Essen: Ottilienstraße

Stillgelegt: 1991
Status: Gleisrelikte noch vorhanden (Stand: April 2023)

[01] Ottilienstraße/Ecke Jägerstraße
Oktober 2019  © Tramtracks

Mit der Inbetriebnahme der Tunnelstrecken durch die Essener City sind einige Kilometer Gleis außer Betrieb gegangen. Manche Bereiche wie der Limbecker Platz haben sich gravierend gewandelt und sind kaum wiederzuerkennen. Andere wiederum wurden mehr oder weniger vergessen, wie diese Gegend westlich des Innenstadtrings: Auf der Ottilienstraße fuhr bis zum 26. September 1991 die Straßenbahn, und hier gab es eine großzügig angelegte Wendeschleife, die auch nach drei Jahrzehnten großteils noch erhalten ist.

Bemerkenswert ist, dass offenbar nur einzelne Kurse in der doppelgleisigen Schleife wendeten. Ein Beispiel: 1982 endete samstags am Nachmittag und frühen Abend jeder zweite Zug der Linie 109 an der Ottilienstraße. Zwischen Limbecker Platz und Steele bot die EVAG einen 10-Minuten-Takt, bis Frohnhausen fuhren die Bahnen nur dreimal pro Stunde.

Neben den Linien 9 und 12, die über die Frohnhauser Straße nach Frohnhausen bzw. Haarzopf führten, gab es in den 1970er-Jahren mehrere Entlastungslinien, die in der Hauptverkehrszeit von der Ottilienstraße aus zusätzliche Kapazität auf die Schiene brachten.

[02] Gleisschleife Ottilienstraße
Oktober 2019  © Tramtracks
[03] Gleisschleife Ottilienstraße
Oktober 2019  © Tramtracks

Seit 1952 hatten die Essener Verkehrsbetriebe an den Endstellen Schleifen angelegt, um ihre neuen vierachsigen Großraumwagen problemlos einsetzen zu können – allesamt Einrichtungsfahrzeuge. Die Wendeschleife an der Ottilienstraße wurde 1961 in Betrieb genommen. Zusammen mit der Anlage in Bergeborbeck war sie die letzte oberirdische Kehrschleife, die in Essen entstand.

━━━━━━━━

> AUFGABE
Schreiben Sie aus dem Textauszug über die Essener Wendeschleife Ottilienstraße den Abschnitt zwischen „Neben den Linien“ und „in Essen entstand.“, beide einschließlich, wörtlich ab.

> DATENABSCHNITT

━━━━━━━━

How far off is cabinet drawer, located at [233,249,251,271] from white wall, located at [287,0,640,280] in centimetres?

━━━━━━━━

> LÖSUNG
Neben den Linien 9 und 12, die über die Frohnhauser Straße nach Frohnhausen bzw. Haarzopf führten, gab es in den 1970er-Jahren mehrere Entlastungslinien, die in der Hauptverkehrszeit von der Ottilienstraße aus zusätzliche Kapazität auf die Schiene brachten.

[02] Gleisschleife Ottilienstraße
Oktober 2019  © Tramtracks
[03] Gleisschleife Ottilienstraße
Oktober 2019  © Tramtracks

Seit 1952 hatten die Essener Verkehrsbetriebe an den Endstellen Schleifen angelegt, um ihre neuen vierachsigen Großraumwagen problemlos einsetzen zu können – allesamt Einrichtungsfahrzeuge. Die Wendeschleife an der Ottilienstraße wurde 1961 in Betrieb genommen. Zusammen mit der Anlage in Bergeborbeck war sie die letzte oberirdische Kehrschleife, die in Essen entstand.